Por isso, Hiler acreditava em 2004 que a blogosfera, mesmo sem ser perfeita, é o mais robusto e diversificado “ecossistema midiático” da atualidade.

Um dos elementos que pode contribuir para a compreensão dos blogs como veículo de comunicação jornalística diz respeito à obediência aos seus elementos discursivos e rotinas de produção.

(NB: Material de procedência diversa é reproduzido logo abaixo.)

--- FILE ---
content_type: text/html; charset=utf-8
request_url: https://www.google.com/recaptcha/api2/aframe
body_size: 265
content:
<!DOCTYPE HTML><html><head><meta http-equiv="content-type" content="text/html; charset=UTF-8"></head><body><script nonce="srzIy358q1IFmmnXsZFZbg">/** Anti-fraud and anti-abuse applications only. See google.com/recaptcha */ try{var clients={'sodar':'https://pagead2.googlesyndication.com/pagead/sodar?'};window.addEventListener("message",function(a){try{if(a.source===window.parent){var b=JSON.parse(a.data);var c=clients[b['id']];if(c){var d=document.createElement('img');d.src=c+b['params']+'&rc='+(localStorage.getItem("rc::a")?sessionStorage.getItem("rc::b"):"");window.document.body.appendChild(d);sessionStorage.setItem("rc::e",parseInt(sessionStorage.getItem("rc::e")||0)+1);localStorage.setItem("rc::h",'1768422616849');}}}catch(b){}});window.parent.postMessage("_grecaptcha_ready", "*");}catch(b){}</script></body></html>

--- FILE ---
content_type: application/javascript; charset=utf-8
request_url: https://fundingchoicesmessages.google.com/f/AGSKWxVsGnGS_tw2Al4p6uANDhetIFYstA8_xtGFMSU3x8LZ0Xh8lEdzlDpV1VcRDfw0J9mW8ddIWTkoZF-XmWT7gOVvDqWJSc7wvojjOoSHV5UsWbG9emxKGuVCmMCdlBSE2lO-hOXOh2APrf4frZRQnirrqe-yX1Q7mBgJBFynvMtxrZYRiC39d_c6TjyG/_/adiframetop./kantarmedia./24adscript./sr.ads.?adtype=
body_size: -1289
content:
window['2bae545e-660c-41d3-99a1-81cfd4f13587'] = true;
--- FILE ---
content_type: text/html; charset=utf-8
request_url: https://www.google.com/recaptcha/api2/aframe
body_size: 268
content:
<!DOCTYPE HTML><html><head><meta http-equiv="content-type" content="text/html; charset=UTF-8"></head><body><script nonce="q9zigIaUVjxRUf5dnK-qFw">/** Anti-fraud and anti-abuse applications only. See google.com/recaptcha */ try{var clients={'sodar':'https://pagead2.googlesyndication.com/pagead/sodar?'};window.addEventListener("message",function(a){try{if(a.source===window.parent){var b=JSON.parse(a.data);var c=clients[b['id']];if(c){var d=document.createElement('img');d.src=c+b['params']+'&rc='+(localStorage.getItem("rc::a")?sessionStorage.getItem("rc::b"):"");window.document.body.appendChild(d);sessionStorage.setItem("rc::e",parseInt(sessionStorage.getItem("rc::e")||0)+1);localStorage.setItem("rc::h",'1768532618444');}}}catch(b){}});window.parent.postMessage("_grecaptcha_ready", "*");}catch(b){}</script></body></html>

É o que esclarece o pesquisador Gustavo Fischer.

A partir de uma perspectiva das teorias contemporâneas do jornalismo, Gustavo Fischer ("A condição de sujeito como autor-produtor nos diários online: examinando alguns aspectos", de 2004) relaciona os blogueiros aos jornalistas: 

A primeira dessas relações, o autor estabelece na condição do “saber de narração”, tipificado na narração como construção de uma realidade no exercício do jornalismo, mas que está presente também na prática blogueira.

Condiciona também a postagem de textos em blogs a processos de restrição semelhantes aos presentes nas rotinas de produção de notícias pela mídia estruturada.

Outra questão destacada por Fischer (2004) diz respeito aos critérios de seleção e produção de estórias, por parte dos blogueiros, valendo-se dos chamados valores-notícia para estruturar os sentido na produção dos blogs.

Dessa forma, os sujeitos escrevem, segundo o autor, firmados em critérios que dão coerência e inteligibilidade aos seus textos, que geralmente se apresentam de maneira episódica.

Diante desse quadro é que podemos perceber, sem grandes discussões, a emergência do jornalismo na chamada blogosfera. Não à toa, ninguém questiona que jornalistas como Leonardo Sakamoto (http://blogdosakamoto.blogosfera.uol.com.br), Josias de Sousa (http://josiasdesouza.blogosfera.uol.com.br), Fernando Rodrigues (http://fernandorodrigues.blogosfera.uol.com.br), Frederico Vasconcelos (http://blogdofred.blogfolha.uol.com.br), Ricardo Noblat (http://oglobo.globo.com/pais/noblat/), Carlos Alberto Barbosa (http://www.blogdobarbosa.jor.br) façam jornalismo em seus blogs, ainda que se possa questionar se o fazem com ou sem qualidade.

Tudo isso, por fim, serve somente para esclarecer que a discussão sobre blogs como jornalismo já está muito superada, seja do ponto de vista conceitual, seja do ponto de vista pragmático. Além disso, tem sido a experiência em toda parte que os blogs muitas vezes têm mais liberdade e desenvoltura para o tratamento de questões delicadas na sociedade.